++++ Ausgewählter Auszug ++++

Ist der existenzialismus humanistisch?

Aus Sartre wird mir klar dass jeder selbst für seine Entscheidungen verantwortlich ist und seiner Existenz selbst Essez geben muss.
Das bedeutet ja aber jeder macht was ER für richtig hält??daraus folgt doch anarchie und dem zufolge ist existenzialismus nicht humanistisch!!
Jedoch gibt es diesen Artikel über den Blick des anderen. Entscheided jemand etwas muss er dafür verantwortung tragen. wie ist das aber mit dem blick des anderen gemeint?? ich habe das so verstanden, dass man selbst nur so handeln darf dass man sich im blick des anderen gut fühlt praktisch. Also das man dem Blick des anderen stand hält. wäre dies der fall, wäre die Freiheit doch eingeschränkt weil man so handelt wie andere es möchten oder??
Verstehe ich hier was falsch?

hi nochmal,
ich denke, dass es so ist, dass der andere die grenzen der eigenen freiheit aufzeigt. jedoch nicht unbedingt darin, dass man nach fremden willen handeln soll oder muss, sondern dass die erfahrung von freiheit die erfahrung von nicht-freiheit voraussetzt. wie könnte man sonst den unterschied erkennen.
die freiheit des anderen ist notwendig, um überhaupt eigene freiheit erfahren zu können und gleichzeitig begrenzt der andere die eigene freiheit.

++++

== Aufgabenstellung 1 ==
Schreiben Sie den Abschnitt der Datensätze vom Anfang bis einschließlich der Zeile mit „pothole [180, 203, 430, 396]“ unverändert ab. Lassen Sie die Bilder in Ihrer Antwort weg.
Der Auszug und die Datensätze sind voneinander unabhängiges Material.

++++ Vorliegende Daten ++++

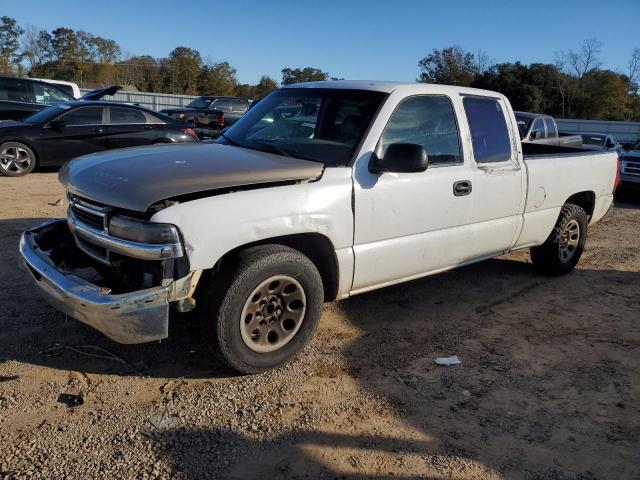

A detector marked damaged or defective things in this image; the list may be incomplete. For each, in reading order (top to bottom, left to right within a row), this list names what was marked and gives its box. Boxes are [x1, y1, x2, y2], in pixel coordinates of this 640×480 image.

damaged front bumper [20, 219, 200, 344]
exposed front end damage [20, 219, 200, 344]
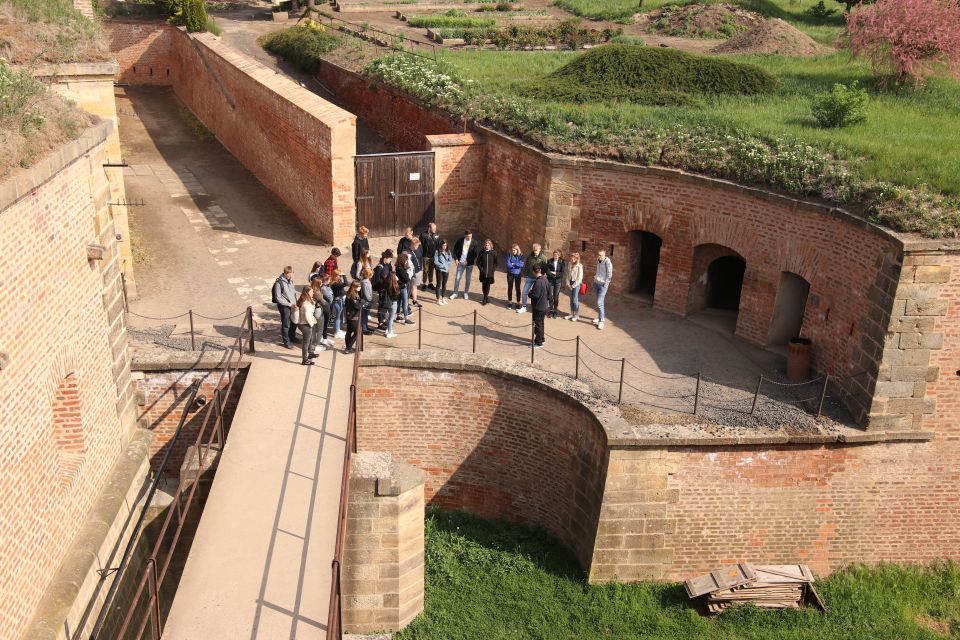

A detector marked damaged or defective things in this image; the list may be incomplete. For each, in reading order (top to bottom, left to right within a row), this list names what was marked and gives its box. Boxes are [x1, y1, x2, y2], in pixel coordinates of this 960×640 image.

rusty metal railing [87, 308, 255, 636]
rusty metal railing [326, 314, 364, 640]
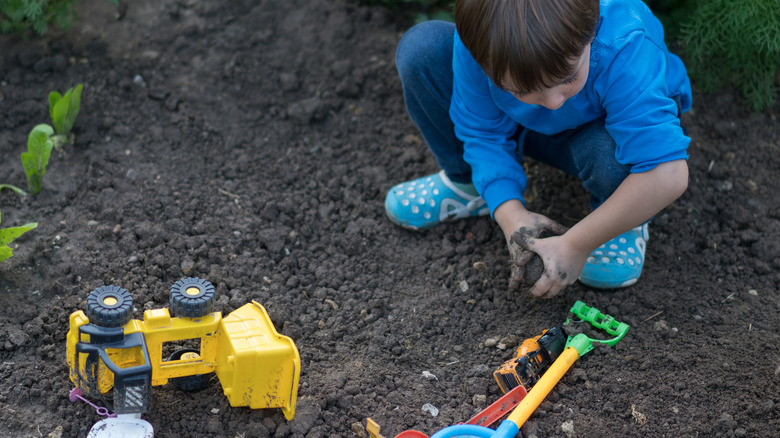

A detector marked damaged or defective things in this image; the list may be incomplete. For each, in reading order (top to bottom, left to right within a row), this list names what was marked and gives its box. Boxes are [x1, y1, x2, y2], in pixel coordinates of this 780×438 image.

overturned toy truck [66, 278, 302, 420]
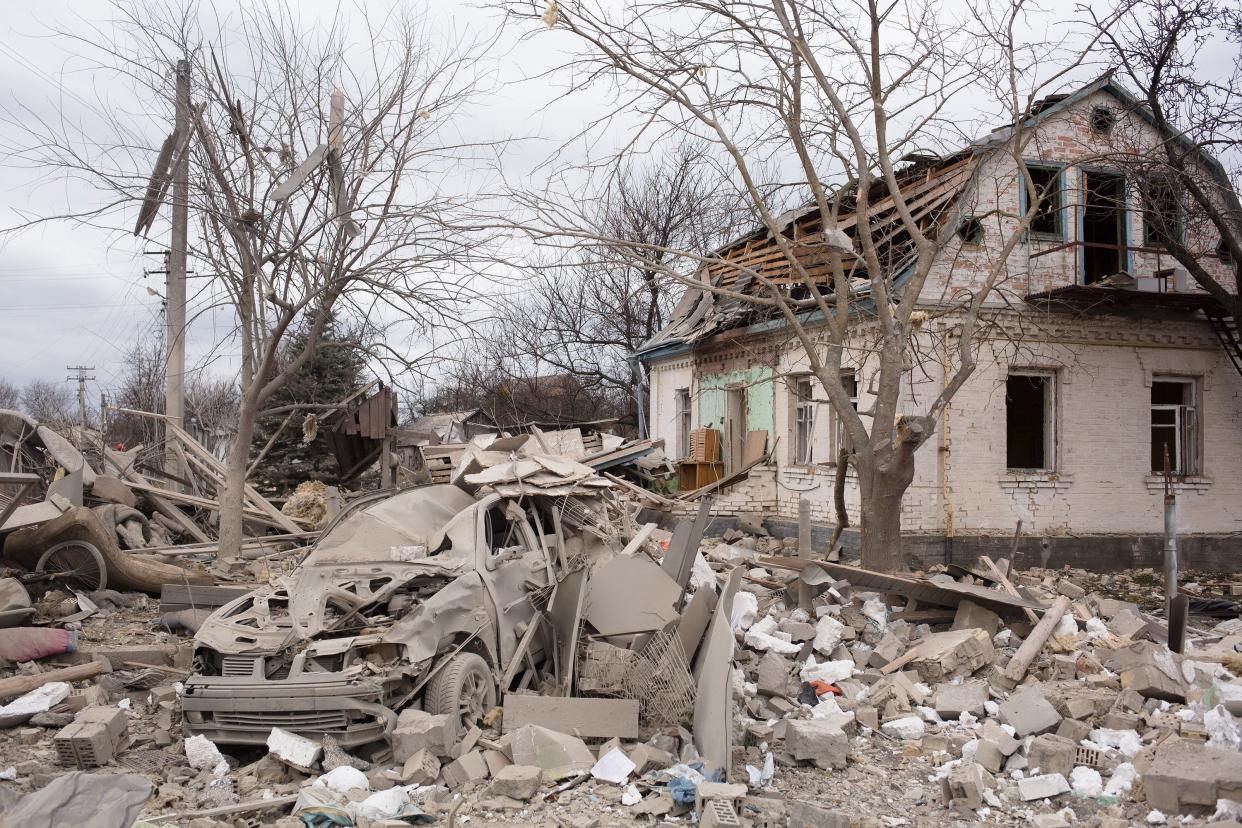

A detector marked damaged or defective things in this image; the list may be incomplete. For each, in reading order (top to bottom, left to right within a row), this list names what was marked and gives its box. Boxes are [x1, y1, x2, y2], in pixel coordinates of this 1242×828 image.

broken window [1023, 163, 1063, 235]
broken window [1083, 168, 1132, 285]
broken window [1137, 176, 1177, 248]
broken window [675, 389, 695, 459]
broken window [794, 377, 814, 466]
broken window [829, 369, 859, 456]
broken window [1003, 369, 1053, 469]
broken window [1147, 379, 1197, 476]
wrecked car [181, 486, 581, 749]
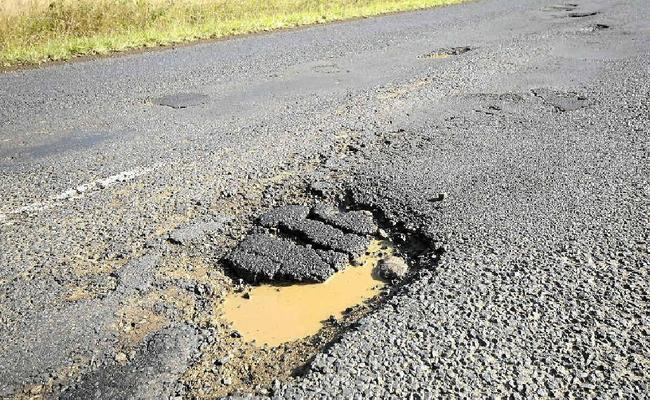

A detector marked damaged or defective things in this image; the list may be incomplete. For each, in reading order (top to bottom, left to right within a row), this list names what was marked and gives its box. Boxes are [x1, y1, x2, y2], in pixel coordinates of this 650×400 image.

pothole [180, 203, 430, 396]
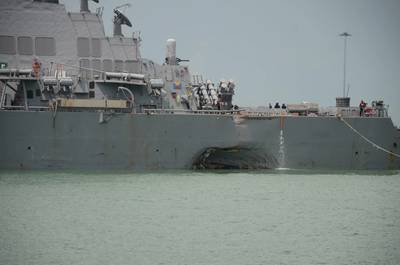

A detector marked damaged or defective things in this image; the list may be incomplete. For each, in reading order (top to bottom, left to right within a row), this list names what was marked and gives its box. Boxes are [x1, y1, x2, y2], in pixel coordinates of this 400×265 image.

damaged naval destroyer [0, 0, 400, 169]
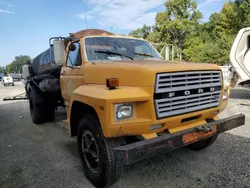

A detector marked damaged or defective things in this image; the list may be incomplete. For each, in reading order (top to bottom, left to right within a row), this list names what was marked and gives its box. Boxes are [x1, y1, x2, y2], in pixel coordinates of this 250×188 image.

rust stain [183, 125, 216, 145]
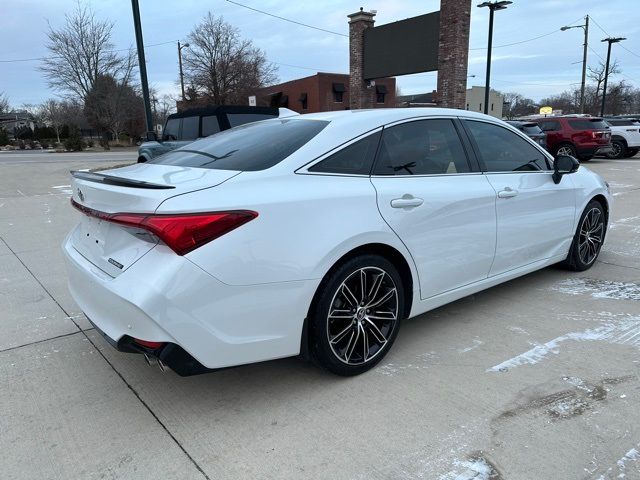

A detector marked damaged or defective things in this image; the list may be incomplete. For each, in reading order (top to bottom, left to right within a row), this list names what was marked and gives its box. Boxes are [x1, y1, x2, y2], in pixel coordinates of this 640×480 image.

pavement crack [0, 234, 211, 478]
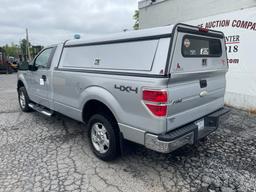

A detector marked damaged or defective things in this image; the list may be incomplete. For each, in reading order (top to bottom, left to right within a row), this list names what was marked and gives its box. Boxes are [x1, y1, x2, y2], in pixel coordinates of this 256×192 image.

cracked asphalt [0, 74, 256, 192]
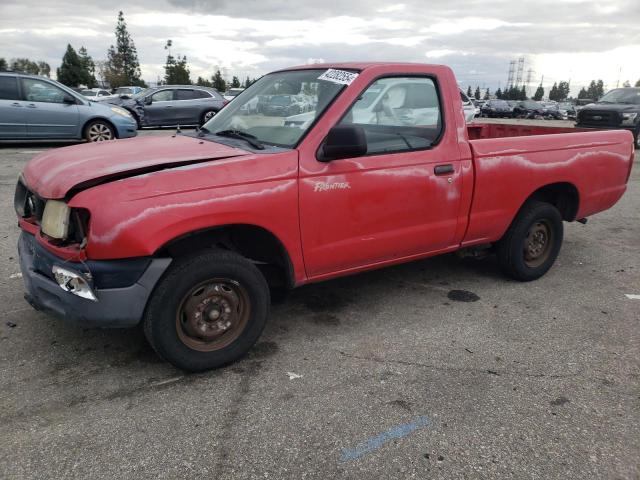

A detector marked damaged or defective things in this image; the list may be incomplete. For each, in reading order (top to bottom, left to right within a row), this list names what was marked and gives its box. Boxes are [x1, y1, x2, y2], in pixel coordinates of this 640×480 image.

crumpled front bumper [18, 231, 170, 328]
rusty steel wheel rim [178, 278, 252, 352]
cracked pavement [1, 124, 640, 480]
rusty steel wheel rim [524, 220, 552, 268]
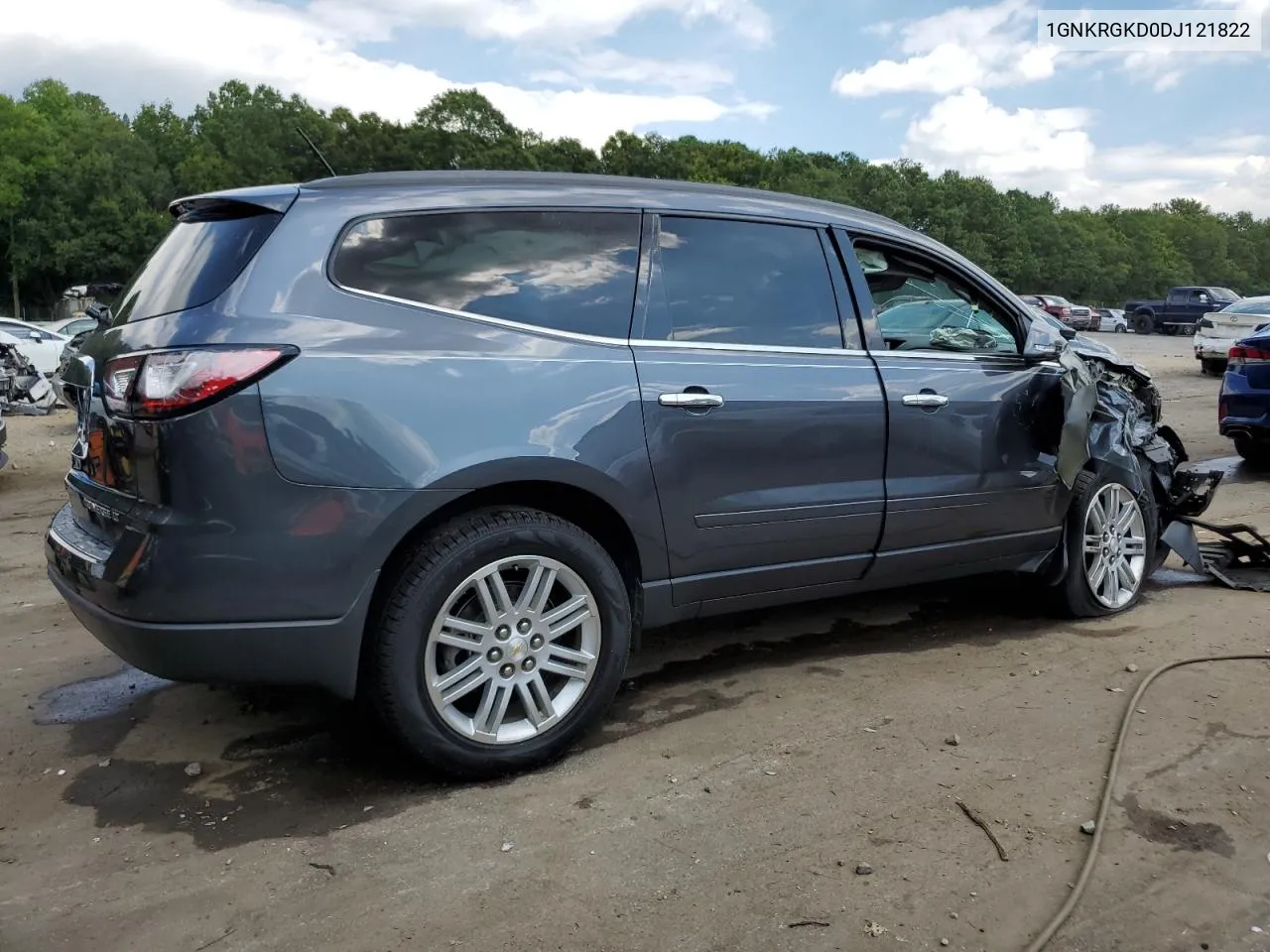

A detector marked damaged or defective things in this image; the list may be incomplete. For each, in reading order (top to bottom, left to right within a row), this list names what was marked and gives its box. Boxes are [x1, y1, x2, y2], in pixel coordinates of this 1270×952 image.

damaged front end [0, 341, 58, 416]
damaged front end [1040, 331, 1270, 591]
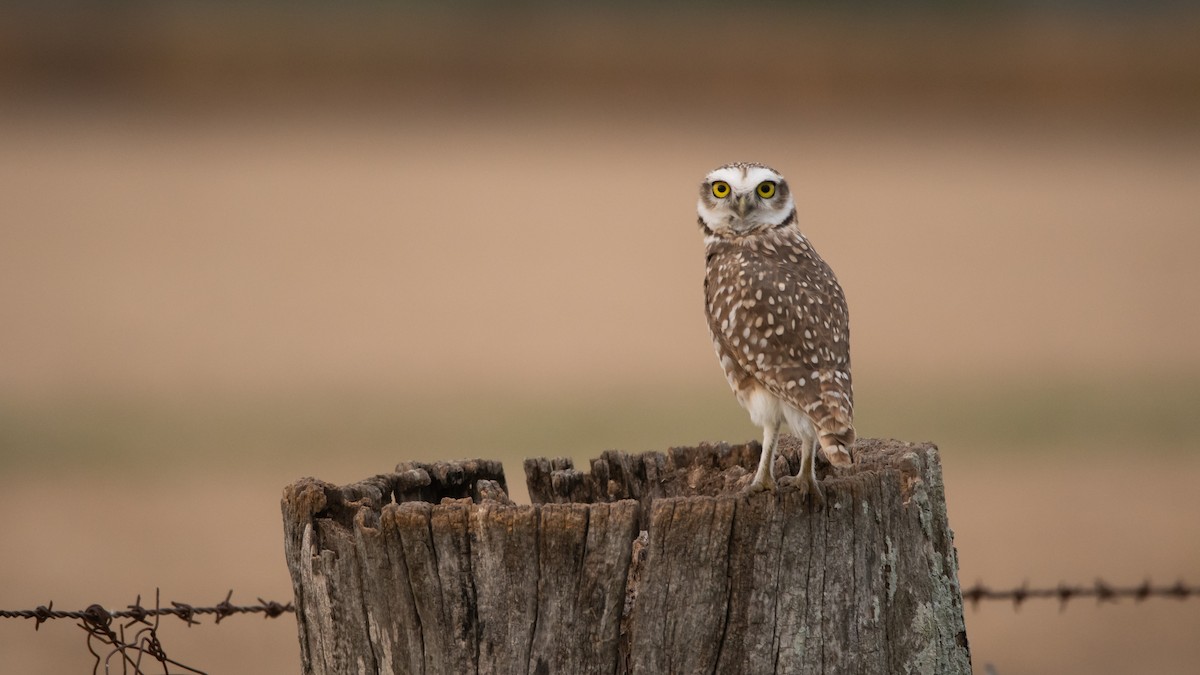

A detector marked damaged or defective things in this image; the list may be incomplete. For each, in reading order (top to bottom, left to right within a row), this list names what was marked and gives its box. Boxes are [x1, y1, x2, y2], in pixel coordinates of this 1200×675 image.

rusty wire [1, 586, 295, 667]
rusty wire [960, 576, 1195, 607]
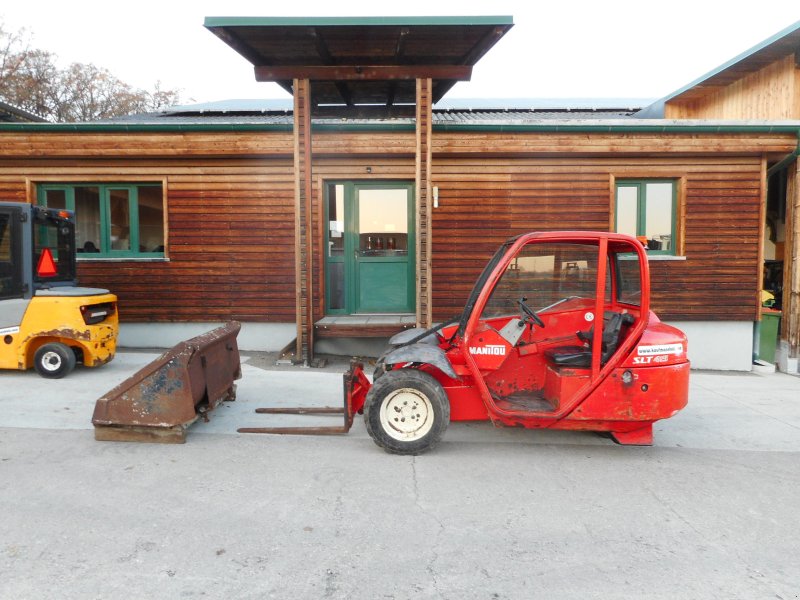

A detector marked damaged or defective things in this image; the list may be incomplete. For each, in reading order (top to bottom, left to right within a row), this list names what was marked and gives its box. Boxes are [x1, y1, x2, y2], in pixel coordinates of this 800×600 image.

rusty bucket attachment [91, 322, 241, 442]
rusty steel bucket [91, 322, 241, 442]
rusty bucket attachment [238, 360, 372, 436]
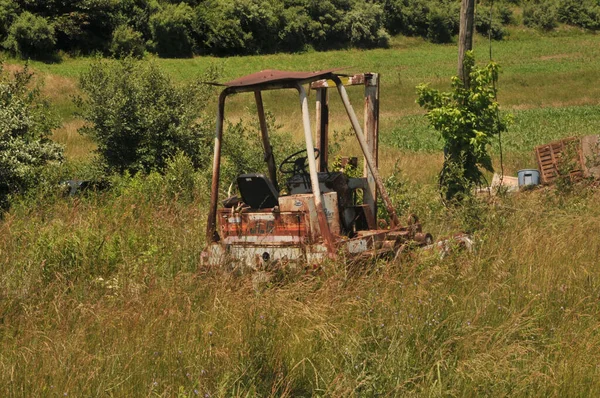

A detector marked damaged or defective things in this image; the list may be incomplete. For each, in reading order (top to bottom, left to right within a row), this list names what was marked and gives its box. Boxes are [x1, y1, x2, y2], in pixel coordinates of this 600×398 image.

rusty old forklift [204, 69, 434, 268]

++++

== Aufgabenstellung 2 ==
Geben Sie den Absatz des Auszugs, der mit „Jedoch gibt es diesen Artikel“ beginnt, verkürzt als Stichpunktliste wieder und behalten Sie dabei seine wesentlichen Aussagen bei.

== Lösung 1 ==
A detector marked damaged or defective things in this image; the list may be incomplete. For each, in reading order (top to bottom, left to right within a row), this list names what was marked and gives its box. Boxes are [x1, y1, x2, y2], in pixel coordinates of this 640×480 image.

damaged front bumper [20, 219, 200, 344]
exposed front end damage [20, 219, 200, 344]

A detector marked damaged or defective things in this image; the list may be incomplete. For each, in reading order (top to bottom, left to right within a row), this list names what was marked and gives its box. Boxes are [x1, y1, x2, y2], in pixel coordinates of this 960×640 image.

rusty metal railing [87, 308, 255, 636]
rusty metal railing [326, 314, 364, 640]

A detector marked damaged or defective things in this image; the list may be incomplete. For each, in reading order (top to bottom, left to right within a row), this list names what was marked and gives its box. Boxes are [x1, y1, x2, y2], in pixel coordinates of this 780×438 image.

overturned toy truck [66, 278, 302, 420]

A detector marked damaged or defective things in this image; the list may be incomplete. For each, in reading order (top to bottom, left to right within a row), this list names what was marked and gives its box. Boxes are [x1, y1, x2, y2], in pixel coordinates of this 1242×828 image.

broken window [1023, 163, 1063, 235]
broken window [1083, 168, 1132, 285]
broken window [1137, 176, 1177, 248]
broken window [675, 389, 695, 459]
broken window [794, 377, 814, 466]
broken window [829, 369, 859, 456]
broken window [1003, 369, 1053, 469]
broken window [1147, 379, 1197, 476]
wrecked car [181, 486, 581, 749]

A detector marked damaged or defective things in this image; the list may be incomplete. For each, in reading order (top to bottom, left to right within a row), this list names what was marked and gives its box. Boxes are [x1, y1, x2, y2], in pixel coordinates of this 650×400 image.

pothole [180, 203, 430, 396]

== Lösung 2 ==
- Ein Artikel behandelt den Blick des anderen.
- Wer etwas entscheidet, muss dafür Verantwortung tragen.
- Unklar ist, wie der Blick des anderen gemeint ist.
- Deutung im Absatz: Man darf nur so handeln, dass man sich im Blick des anderen gut fühlt und ihm standhält.
- Träfe das zu, wäre die Freiheit eingeschränkt, weil man so handeln würde, wie andere es möchten.